Monarch butterfly on orange milkweed

A milkweed for every location

While the name “weed” in any plant name scares many gardeners, milkweed plants add beauty to the garden and are essential for providing habitat for monarch butterflies. Monarch butterflies will only lay their eggs on the leaves of milkweed plants, and then the larvae feed only on these leaves. These larvae then go through metamorphosis to transform into an adult Monarch butterfly.

Milkweeds of any kind make a great addition to the garden, and there is a species for just about any type of growing condition that you may have.

Asclepias tuberosaButterfly Weed, grows easily in average, dry to medium, well-drained soils and is my favorite milkweed for the landscape. It was actually named the 2017 Perennial of the Year by the Perennial Plant Association!

Butterfly weed prefers full sun and is also drought tolerant, which makes it really low maintenance. It grows 1 to 2.5 feet tall and will spread about 1 to 1.5 feet. It has clusters of bright orange or yellow-orange flowers from June to August. The attractive flowers of butterfly weed attract many species of butterflies besides monarchs.

Asclepias incarnataSwamp Milkweed, prefers to grow in medium to wet soils in full sun. This species of milkweed is native to swamps and wet meadows as its name suggests, and it works well in rain gardens. It grows 3 to 4 (sometimes 5) feet tall and will spread about 2 to 3 feet.
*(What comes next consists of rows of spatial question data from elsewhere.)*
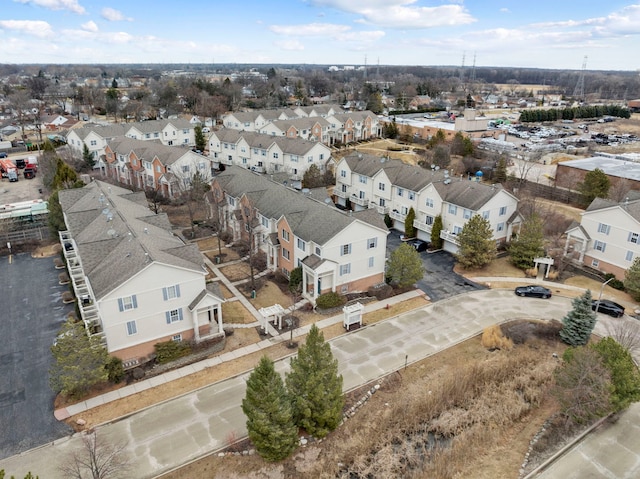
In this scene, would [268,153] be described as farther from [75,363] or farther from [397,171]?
[75,363]

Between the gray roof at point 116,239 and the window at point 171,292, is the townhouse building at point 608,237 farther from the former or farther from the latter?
the window at point 171,292

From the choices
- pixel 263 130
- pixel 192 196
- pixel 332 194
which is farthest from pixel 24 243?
pixel 263 130

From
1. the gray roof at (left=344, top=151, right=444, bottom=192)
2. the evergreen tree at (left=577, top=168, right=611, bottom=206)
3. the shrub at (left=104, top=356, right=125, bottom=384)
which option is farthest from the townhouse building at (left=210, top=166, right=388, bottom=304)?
the evergreen tree at (left=577, top=168, right=611, bottom=206)

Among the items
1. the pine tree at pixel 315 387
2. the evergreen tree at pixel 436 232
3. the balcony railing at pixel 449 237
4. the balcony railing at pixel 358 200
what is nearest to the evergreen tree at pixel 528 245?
the balcony railing at pixel 449 237

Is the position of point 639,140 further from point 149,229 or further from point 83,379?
point 83,379

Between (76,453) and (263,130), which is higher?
(263,130)

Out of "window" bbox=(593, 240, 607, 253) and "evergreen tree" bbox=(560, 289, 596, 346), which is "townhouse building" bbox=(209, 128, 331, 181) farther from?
"evergreen tree" bbox=(560, 289, 596, 346)

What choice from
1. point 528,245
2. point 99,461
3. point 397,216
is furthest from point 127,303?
point 528,245
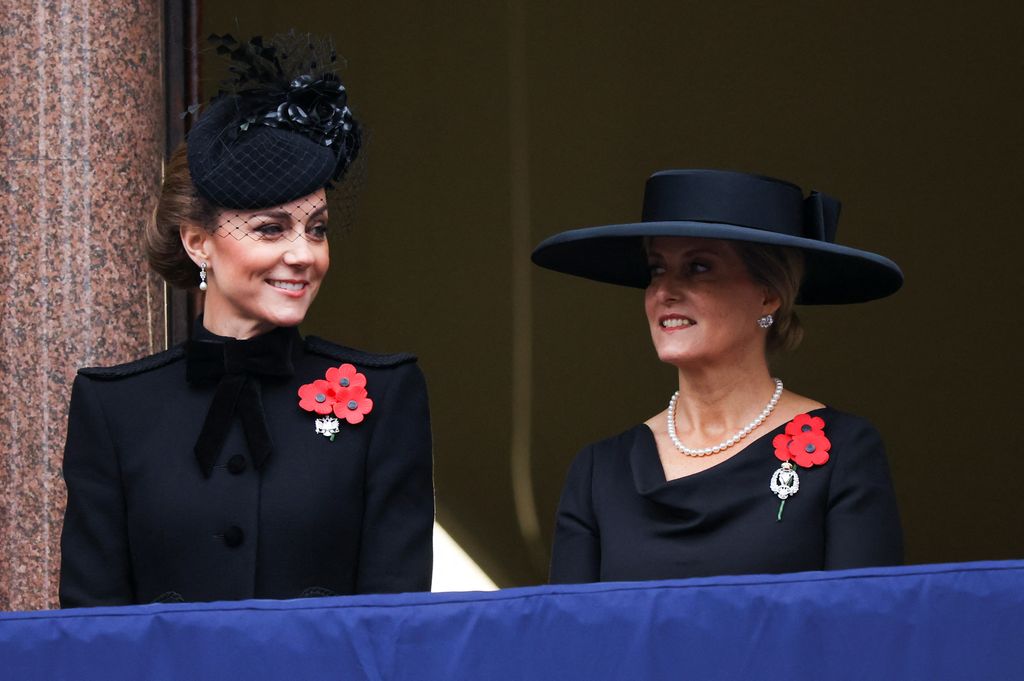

Its clusters of flowers can be white, pink or mauve, and it also attracts many species of butterflies in addition to monarchs.

Others include the Common Milkweed (Asclepias syriaca) which tolerates moist, well drained soils to dry soils, Whorled Milkweed (Asclepias verticillata) which is white flowered and tolerates dry soils, or Balloon Plant (Asclepias physocarpa) which has unusual round seed pods, among others.

Milkweeds take a little manipulation to start from seed, but once they germinate, they thrive and frequently self-sow in the garden. Milkweed seeds need to go through a period of cold to germinate, which is called cold stratification. This process is a natural instinct of the seed to prevent it from germinating during winter when the seedling would not survive. Due to the need for cold stratification, there are two ways you can plant your milkweed seeds:

  1. Sow the seeds about a fourth inch deep directly into the soil in the fall so the seeds experience the natural cooling and warming of winter and spring. Make sure to label where you planted your milkweed so that you don’t pull it from your garden when it comes up in spring!
  2. If you want to start your seeds in the spring, you can cold stratify the seeds inside about a month before you want to plant the seeds. You can do this by mixing the seeds into moist planting media. Then place the mixture in a sealed and labeled plastic bag and place it in the fridge for about 30 days. Keep an eye on the seeds to make sure they do not germinate in the bag, and if they do, plant immediately. After the seeds have gone through the period of cold in the fridge, you can sow them into your garden about a fourth inch deep.

Milkweeds are a great flower to add to the garden, but they can get a bad rap for being slightly aggressive. To prevent milkweeds from self-sowing throughout the garden, simply collect the seed pods before they split open freeing their seeds. You can then collect the seeds to add them elsewhere in the garden or to pass along to friends to attract butterflies to their gardens.